In 2019, as the series The Big Bang Theory neared its finale, Warner Bros. Television Studios announced that the ISR had nicknamed the Big Dipper constellation "The Big Bang Dipper" in honor of the show. Disney+ commemorated the launch of the Star content hub in February 2021 by naming several stars in International Star Registry.

== In popular culture ==

Letter from Diana, Princess of Wales to ISR
Coretta Scott King receiving the "I Have a Dream" star from William Bennett

The company has also appeared in numerous films and television series. In the 2002 romantic coming-of-age film A Walk to Remember depicts a young man (Shane West) naming a star after his girlfriend (Mandy Moore) through International Star Registry. International Star Registry appeared in the American Dad! episode "I Ain't No Holodeck Boy", when Hayley buys Roger's homestar, and claims to be his queen as a result.

A 1992 Time magazine article noted that the company had become popular with celebrities and politicians, with Elizabeth II, Charles III, and Diana, Princess of Wales receiving stars. Some stars have been nicknamed as a memorial, such as when William Baldwin nicknamed a star after John F. Kennedy Jr., in the wake of the latter's death. Nicole Kidman named a star in the Hercules constellation "Forever Tom" in the listing, after her husband Tom Cruise. Winona Ryder also named a star after her then-boyfriend Johnny Depp.

Other public figures who have had stars named for them include Barry Manilow, Engelbert Humperdinck, Donald Trump, Hillary Clinton, and Lindsey Graham.

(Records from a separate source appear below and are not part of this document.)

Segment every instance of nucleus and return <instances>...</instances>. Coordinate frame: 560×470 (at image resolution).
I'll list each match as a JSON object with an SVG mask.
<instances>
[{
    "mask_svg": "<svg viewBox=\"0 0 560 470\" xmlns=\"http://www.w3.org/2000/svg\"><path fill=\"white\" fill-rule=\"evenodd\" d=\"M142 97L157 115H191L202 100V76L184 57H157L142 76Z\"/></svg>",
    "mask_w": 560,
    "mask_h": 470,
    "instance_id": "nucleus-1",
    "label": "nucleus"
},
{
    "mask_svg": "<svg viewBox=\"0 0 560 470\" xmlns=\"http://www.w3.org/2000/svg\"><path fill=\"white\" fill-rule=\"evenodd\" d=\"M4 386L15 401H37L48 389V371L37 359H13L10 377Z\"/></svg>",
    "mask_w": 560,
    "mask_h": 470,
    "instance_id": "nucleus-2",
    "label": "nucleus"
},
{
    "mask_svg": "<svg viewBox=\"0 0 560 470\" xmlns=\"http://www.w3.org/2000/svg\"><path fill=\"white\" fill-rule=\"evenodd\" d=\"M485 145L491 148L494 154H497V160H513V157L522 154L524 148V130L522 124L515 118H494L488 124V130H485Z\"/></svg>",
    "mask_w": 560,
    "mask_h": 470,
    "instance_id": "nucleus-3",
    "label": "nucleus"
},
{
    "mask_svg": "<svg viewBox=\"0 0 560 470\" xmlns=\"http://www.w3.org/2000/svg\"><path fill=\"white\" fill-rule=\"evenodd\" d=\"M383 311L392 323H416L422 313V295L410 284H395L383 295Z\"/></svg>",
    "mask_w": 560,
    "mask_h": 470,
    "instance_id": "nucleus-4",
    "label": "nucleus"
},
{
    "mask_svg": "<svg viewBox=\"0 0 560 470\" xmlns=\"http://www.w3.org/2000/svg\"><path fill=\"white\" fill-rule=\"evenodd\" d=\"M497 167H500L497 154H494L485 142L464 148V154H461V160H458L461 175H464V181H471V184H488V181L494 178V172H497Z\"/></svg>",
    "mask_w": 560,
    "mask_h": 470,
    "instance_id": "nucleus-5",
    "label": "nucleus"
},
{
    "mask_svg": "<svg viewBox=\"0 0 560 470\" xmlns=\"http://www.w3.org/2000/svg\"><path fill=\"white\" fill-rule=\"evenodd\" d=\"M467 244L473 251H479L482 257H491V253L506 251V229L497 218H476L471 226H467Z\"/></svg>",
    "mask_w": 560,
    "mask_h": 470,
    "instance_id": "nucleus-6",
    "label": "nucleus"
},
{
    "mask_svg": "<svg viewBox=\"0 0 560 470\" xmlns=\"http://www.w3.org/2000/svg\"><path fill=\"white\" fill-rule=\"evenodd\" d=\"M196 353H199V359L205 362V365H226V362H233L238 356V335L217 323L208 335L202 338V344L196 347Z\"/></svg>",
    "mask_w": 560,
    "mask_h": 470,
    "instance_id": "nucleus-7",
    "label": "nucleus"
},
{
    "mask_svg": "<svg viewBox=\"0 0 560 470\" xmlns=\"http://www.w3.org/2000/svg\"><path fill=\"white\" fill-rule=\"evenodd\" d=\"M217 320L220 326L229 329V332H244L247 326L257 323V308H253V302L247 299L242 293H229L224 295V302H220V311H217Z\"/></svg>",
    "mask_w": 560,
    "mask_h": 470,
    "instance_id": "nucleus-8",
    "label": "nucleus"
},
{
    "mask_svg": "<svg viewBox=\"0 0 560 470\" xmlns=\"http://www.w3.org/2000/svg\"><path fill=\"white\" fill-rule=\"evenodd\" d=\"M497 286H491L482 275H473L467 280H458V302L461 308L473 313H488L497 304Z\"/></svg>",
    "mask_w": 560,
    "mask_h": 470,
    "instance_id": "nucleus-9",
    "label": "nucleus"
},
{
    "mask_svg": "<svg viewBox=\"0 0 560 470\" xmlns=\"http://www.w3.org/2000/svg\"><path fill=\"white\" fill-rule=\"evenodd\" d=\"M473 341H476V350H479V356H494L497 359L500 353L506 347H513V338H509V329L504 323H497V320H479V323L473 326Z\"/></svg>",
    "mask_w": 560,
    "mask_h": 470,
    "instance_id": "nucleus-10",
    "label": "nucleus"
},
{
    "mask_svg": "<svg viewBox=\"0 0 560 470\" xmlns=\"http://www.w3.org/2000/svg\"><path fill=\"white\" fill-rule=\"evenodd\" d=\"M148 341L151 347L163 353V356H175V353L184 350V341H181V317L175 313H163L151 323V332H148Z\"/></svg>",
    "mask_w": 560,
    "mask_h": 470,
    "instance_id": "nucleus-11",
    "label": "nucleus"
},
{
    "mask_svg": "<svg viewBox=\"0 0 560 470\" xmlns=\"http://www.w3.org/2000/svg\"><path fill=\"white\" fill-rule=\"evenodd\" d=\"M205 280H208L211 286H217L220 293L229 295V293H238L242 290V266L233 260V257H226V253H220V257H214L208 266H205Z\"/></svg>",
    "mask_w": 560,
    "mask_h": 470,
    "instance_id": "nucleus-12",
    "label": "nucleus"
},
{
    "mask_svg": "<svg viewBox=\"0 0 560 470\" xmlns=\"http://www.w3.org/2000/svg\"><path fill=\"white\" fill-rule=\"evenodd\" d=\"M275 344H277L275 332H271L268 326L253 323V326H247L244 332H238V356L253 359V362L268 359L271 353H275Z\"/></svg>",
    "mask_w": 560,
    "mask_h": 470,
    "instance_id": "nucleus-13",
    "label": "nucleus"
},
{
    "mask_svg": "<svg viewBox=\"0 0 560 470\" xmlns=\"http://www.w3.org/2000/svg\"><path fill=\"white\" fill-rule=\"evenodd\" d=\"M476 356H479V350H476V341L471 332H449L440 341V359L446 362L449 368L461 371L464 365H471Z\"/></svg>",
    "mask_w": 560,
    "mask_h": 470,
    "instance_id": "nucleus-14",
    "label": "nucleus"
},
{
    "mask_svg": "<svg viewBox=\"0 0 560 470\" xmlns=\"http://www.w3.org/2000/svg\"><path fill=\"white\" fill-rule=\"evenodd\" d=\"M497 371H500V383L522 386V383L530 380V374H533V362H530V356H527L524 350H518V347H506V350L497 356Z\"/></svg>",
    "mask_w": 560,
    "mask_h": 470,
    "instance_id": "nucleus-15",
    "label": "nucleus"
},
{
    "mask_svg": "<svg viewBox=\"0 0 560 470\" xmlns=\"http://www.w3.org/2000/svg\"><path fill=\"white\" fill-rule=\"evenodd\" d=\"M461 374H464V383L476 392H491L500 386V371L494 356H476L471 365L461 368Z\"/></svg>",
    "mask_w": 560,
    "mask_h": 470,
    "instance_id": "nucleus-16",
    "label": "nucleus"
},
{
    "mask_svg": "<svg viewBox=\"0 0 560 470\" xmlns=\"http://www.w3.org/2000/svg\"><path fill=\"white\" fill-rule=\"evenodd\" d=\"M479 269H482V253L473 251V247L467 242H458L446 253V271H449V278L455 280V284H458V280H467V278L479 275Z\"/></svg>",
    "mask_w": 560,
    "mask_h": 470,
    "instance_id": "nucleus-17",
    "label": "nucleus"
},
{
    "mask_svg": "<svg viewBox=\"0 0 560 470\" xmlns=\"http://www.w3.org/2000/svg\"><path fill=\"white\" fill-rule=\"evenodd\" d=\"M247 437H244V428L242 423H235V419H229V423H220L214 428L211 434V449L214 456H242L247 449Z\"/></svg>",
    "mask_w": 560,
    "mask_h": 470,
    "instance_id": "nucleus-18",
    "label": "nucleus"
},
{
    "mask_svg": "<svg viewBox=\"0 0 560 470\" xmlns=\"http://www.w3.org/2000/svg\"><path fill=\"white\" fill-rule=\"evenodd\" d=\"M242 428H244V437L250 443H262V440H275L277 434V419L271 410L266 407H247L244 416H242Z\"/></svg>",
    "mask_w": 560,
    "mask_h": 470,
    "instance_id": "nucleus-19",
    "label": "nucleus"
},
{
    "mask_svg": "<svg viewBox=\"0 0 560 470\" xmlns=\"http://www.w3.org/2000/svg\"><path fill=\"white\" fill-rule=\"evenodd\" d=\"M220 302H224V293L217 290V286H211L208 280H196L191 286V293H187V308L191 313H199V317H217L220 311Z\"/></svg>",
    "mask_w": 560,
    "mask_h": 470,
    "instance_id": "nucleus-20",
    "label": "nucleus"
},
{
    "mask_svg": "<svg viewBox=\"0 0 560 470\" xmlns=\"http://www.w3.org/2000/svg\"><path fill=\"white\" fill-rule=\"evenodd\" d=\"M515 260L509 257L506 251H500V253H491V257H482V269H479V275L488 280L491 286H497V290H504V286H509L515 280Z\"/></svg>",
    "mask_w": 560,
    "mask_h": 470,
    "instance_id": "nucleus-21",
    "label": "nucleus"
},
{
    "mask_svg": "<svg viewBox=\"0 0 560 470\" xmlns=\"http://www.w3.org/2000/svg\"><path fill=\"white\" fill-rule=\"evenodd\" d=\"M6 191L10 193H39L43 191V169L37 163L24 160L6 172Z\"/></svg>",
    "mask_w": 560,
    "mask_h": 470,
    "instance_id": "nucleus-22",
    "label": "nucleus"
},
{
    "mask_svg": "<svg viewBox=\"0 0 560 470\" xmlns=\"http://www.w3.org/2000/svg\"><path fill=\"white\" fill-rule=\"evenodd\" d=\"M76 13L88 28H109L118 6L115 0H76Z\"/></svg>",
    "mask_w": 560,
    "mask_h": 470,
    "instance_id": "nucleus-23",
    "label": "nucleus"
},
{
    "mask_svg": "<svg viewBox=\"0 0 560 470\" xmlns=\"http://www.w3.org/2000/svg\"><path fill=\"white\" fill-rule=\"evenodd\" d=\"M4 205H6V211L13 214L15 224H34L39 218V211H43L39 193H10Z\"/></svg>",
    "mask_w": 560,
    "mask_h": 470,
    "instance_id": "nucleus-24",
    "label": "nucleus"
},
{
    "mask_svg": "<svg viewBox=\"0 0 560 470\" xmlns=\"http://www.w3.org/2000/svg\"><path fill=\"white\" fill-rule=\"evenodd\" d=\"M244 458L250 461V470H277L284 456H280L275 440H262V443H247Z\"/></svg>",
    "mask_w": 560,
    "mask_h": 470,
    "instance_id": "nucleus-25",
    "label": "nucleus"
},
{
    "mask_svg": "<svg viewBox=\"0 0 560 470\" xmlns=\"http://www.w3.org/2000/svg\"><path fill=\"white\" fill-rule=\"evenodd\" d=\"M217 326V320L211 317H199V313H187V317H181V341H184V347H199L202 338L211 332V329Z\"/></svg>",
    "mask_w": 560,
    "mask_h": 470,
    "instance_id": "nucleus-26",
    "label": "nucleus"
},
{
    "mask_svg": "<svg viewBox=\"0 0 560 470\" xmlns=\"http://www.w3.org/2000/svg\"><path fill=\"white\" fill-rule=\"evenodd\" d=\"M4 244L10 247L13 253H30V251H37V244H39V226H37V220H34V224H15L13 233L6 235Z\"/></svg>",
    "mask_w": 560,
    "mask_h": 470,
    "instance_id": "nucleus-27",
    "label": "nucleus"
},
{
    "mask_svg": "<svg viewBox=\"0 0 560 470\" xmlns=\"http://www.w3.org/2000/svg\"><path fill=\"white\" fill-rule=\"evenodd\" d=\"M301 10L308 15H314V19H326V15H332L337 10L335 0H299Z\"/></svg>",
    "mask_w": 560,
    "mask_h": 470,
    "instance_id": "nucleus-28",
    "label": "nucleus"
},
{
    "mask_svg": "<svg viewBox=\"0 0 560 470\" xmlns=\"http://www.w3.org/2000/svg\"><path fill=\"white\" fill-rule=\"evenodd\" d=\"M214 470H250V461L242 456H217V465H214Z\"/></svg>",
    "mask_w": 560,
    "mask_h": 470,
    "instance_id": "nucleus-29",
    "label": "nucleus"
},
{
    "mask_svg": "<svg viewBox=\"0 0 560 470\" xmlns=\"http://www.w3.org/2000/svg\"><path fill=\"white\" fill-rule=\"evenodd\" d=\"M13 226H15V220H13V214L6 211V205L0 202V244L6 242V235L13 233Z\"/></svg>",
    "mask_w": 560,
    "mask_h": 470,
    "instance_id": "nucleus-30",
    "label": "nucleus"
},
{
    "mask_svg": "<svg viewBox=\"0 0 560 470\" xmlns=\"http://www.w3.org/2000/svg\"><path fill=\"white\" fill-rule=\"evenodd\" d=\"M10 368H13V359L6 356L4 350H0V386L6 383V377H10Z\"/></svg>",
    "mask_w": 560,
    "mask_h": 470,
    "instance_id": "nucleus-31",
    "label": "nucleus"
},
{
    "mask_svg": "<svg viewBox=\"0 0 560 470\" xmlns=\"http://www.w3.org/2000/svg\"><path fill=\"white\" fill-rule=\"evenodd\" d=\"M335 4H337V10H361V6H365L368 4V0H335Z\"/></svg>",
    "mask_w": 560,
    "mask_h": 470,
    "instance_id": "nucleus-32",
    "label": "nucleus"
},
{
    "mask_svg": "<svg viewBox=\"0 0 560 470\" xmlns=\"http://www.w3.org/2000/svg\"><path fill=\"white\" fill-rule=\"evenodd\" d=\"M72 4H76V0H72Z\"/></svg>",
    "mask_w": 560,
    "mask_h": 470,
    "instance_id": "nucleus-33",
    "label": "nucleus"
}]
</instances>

Del E. Webb Construction Company named a star after Marco Rubio in 1993. Actor Kirk Douglas had a star named after him for his 99th birthday in 2015.

In 2012, Anderson Cooper presented guest John Cusack, who had just received a star on the Hollywood Walk of Fame, with a star named after him in International Star Registry. Ellen DeGeneres presented 5-year old Xander Rynerson with a star named after him on a 2020 episode of The Ellen DeGeneres Show. In a 2020 episode of Jimmy Kimmel Live!, Patrick Stewart had a star named for him after defeating Pete Buttigieg in a Star Trek trivia match.

At the 2015 Academy Awards, nominees were given stars named in their honor and hardcover copies of Your Place in the Cosmos, Vol. 10, inside of their Oscar gift bags.

==Bibliography==
- Your Place in the Cosmos, Volume I. 1985. 530 pages. ISBN 0-9614354-0-2
- Your Place in the Cosmos, Volume II. 1988. 508 pages. ISBN 0-9614354-1-0
- Your Place in the Cosmos, Volume III. 1992. 388 pages. ISBN 0-9614354-2-9
- Your Place in the Cosmos, Volume IV. 1996. 502 pages. ISBN 0-9614354-3-7
- Your Place in the Cosmos, Volume V. 1999. 680 pages. ISBN 0-9614354-4-5
- Your Place in the Cosmos, Volume VI. 2002. 717 pages. ISBN 0-9614354-5-3
- Your Place in the Cosmos, Volume VII. 2004. 773 pages. ISBN 0-9614354-6-1
- Your Place in the Cosmos, Volume VIII. 2007. 652 pages. ISBN 0-9614354-7-X
- Your Place in the Cosmos, Volume IX. 2013. 943 pages. ISBN 0-9614354-8-8
- Your Place in the Cosmos, Volume X. 2017. 738 pages. ISBN 0-9614354-9-6
- Your Place in the Cosmos, Volume XI. 2024.